Opinion
13107 Index No. 160772/15 Case No. 2020-00957
02-11-2021
Weiner, Millo, Morgan & Bonanno, LLC, New York (John P. Bonanno of counsel), for appellants. Lesnevich, Marzano–Lesnevich, O'Cathain & O'Cathain LLC, New York (Domhnall O'Catha´in of counsel), for Digna Acevedo DeJorge, respondent. Rubin, Fiorella, Friedman & Mercante LLP, New York (Stewart B. Greenspan of counsel), for Sigfrido R. Jorge, respondent.
Weiner, Millo, Morgan & Bonanno, LLC, New York (John P. Bonanno of counsel), for appellants.
Lesnevich, Marzano–Lesnevich, O'Cathain & O'Cathain LLC, New York (Domhnall O'Catha´in of counsel), for Digna Acevedo DeJorge, respondent.
Rubin, Fiorella, Friedman & Mercante LLP, New York (Stewart B. Greenspan of counsel), for Sigfrido R. Jorge, respondent.
Acosta, P.J., Kapnick, Singh, Mendez, JJ.
Order, Supreme Court, New York County (Adam Silvera, J.), entered November 15, 2019, which, to the extent appealed from as limited by the briefs, granted the motion of defendant Sigfrido R. Jorge (Jorge) for summary judgment dismissing all cross claims against him, and granted plaintiff Digna Acevedo Dejorge's cross motion for summary judgment on the issue of liability against defendant Metropolitan Foods, Inc., unanimously affirmed, without costs.

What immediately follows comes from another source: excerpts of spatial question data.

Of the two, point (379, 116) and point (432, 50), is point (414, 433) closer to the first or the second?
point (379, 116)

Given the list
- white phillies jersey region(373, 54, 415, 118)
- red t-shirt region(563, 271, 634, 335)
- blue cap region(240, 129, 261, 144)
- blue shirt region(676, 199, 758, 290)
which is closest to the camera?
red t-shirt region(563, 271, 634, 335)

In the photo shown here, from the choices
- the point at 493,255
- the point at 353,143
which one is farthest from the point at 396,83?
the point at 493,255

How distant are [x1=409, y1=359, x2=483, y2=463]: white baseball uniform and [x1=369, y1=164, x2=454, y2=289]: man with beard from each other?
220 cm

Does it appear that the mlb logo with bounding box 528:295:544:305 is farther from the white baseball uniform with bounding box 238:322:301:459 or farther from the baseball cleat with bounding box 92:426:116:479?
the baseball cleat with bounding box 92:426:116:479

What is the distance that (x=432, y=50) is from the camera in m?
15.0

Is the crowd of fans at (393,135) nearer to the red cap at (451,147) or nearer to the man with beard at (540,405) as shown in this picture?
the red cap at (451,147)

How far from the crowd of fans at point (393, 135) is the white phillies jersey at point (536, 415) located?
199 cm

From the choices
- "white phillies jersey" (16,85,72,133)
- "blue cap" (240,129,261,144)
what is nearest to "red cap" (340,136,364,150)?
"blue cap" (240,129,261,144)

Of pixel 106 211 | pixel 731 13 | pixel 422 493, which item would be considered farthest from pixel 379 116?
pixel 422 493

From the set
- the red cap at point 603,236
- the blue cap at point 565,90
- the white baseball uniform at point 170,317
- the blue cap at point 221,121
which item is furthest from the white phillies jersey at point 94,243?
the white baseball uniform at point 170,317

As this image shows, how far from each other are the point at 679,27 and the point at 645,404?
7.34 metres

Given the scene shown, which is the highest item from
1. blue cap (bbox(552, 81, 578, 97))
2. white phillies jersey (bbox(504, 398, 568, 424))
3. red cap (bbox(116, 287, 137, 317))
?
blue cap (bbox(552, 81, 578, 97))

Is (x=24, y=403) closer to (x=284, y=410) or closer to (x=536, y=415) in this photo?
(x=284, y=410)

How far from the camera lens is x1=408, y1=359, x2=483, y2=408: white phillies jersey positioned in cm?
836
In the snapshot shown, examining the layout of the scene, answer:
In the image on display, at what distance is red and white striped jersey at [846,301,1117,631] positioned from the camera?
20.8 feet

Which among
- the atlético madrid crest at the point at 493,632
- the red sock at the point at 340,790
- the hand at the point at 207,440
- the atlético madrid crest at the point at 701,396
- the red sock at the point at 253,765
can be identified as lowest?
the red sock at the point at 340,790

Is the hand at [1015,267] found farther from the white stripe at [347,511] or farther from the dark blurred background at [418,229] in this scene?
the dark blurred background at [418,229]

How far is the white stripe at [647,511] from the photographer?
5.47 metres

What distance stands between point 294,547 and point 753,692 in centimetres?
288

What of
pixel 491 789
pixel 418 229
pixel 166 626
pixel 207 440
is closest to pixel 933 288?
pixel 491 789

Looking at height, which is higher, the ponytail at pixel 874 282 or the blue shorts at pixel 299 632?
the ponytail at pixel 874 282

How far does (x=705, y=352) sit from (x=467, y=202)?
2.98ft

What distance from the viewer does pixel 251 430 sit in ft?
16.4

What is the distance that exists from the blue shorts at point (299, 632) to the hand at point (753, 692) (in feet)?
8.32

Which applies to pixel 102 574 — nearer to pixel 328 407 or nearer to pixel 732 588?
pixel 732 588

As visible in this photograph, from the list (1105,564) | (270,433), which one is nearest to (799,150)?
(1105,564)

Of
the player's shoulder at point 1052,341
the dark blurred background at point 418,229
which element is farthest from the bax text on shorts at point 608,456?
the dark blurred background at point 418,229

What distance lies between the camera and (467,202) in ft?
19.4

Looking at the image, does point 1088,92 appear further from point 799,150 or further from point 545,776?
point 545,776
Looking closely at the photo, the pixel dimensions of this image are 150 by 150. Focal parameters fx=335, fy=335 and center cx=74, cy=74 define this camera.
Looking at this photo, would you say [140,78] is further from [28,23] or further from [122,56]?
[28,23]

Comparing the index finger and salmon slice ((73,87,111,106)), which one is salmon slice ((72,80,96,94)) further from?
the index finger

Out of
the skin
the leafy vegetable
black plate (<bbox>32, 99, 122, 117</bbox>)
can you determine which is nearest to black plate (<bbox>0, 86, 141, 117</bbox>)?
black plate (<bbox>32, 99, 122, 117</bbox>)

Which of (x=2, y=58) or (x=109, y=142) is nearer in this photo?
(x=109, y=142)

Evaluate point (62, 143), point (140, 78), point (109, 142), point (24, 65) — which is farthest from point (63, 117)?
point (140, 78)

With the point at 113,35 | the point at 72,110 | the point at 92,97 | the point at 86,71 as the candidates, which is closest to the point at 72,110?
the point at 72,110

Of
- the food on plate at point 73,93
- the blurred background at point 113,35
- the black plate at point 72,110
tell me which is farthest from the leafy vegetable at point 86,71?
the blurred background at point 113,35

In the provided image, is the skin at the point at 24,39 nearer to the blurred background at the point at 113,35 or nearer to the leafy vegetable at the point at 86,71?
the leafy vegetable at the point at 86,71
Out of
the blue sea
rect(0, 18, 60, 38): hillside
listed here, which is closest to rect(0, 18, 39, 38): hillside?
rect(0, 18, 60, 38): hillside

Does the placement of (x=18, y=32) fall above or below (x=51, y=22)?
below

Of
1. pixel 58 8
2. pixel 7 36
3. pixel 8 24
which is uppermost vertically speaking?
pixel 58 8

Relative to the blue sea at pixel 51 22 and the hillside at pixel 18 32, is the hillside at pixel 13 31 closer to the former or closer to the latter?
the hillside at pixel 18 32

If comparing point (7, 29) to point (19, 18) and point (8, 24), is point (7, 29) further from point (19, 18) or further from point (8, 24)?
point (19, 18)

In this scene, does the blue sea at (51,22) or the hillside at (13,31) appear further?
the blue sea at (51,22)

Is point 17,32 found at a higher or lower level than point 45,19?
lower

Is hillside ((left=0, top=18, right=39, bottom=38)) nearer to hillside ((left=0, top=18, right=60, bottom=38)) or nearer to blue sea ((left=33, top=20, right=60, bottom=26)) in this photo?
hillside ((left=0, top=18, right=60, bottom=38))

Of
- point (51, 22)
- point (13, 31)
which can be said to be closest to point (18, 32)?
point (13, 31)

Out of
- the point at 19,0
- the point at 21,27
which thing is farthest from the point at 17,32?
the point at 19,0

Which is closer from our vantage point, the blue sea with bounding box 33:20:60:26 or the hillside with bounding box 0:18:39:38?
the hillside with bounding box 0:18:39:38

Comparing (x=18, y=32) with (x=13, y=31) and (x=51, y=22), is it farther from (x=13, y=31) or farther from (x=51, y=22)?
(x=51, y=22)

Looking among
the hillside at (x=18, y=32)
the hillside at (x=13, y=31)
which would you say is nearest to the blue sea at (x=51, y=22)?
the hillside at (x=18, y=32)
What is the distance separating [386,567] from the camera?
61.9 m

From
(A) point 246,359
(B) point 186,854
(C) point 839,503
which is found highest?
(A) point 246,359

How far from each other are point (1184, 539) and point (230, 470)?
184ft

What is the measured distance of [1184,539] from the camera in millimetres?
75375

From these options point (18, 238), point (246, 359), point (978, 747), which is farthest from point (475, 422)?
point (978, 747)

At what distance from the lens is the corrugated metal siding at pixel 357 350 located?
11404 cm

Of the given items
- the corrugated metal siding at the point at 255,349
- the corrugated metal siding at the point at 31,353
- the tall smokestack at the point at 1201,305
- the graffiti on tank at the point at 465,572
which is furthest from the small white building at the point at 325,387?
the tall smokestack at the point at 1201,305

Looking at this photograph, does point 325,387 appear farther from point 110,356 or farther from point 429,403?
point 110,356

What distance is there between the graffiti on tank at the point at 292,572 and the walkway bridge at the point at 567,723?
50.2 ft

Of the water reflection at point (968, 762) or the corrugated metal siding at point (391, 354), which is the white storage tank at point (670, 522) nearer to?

Jorge established his prima facie entitlement to judgment as matter of law. Jorge's and plaintiff's deposition testimony establish that his vehicle was stopped at the traffic light when his vehicle's rear driver side bumper was struck by defendant Metropolitan Foods’ left-turning truck and renders Metropolitan Foods’ claim that the rear of Jorge's vehicle was in the intersection in violation of Vehicle and Traffic Law § 1175 irrelevant (see Chame v. Kronen, 150 A.D.3d 622, 55 N.Y.S.3d 228 [1st Dept. 2017] ; Vespe v. Kazi, 62 A.D.3d 408, 878 N.Y.S.2d 46 [1st Dept. 2009] ).
Supreme Court properly granted plaintiff's cross motion for summary judgment on the issue of liability as against Metropolitan Foods. She established a prima facie case that the accident resulted from Metropolitan Foods’ negligence by submitting her and Jorge's deposition testimony that Jorge's vehicle was stationary for approximately one and a half minutes when she observed Metropolitan Foods’ truck, which they identified from its license plate and the number displayed on the vehicle that day, collided into the rear driver's side bumper of Jorge's vehicle while making a left turn (see Davis v. Turner, 132 A.D.3d 603, 20 N.Y.S.3d 2 [1st Dept. 2015] ; Guzman v. Schiavone Constr. Co., 4 A.D.3d 150, 772 N.Y.S.2d 25 [1st Dept. 2004], lv dismissed and denied 3 N.Y.3d 694, 785 N.Y.S.2d 13, 818 N.E.2d 655 [2004] ). The burden then shifted to the Metropolitan Foods to provide a nonnegligent explanation for the collision (see Rodriguez v. City of New York, 161 A.D.3d 575, 576–577, 77 N.Y.S.3d 46 [1st Dept. 2018] ; Stringari v. Peerless Importers, Inc., 304 A.D.2d 413, 413, 757 N.Y.S.2d 554 [1st Dept. 2003] ).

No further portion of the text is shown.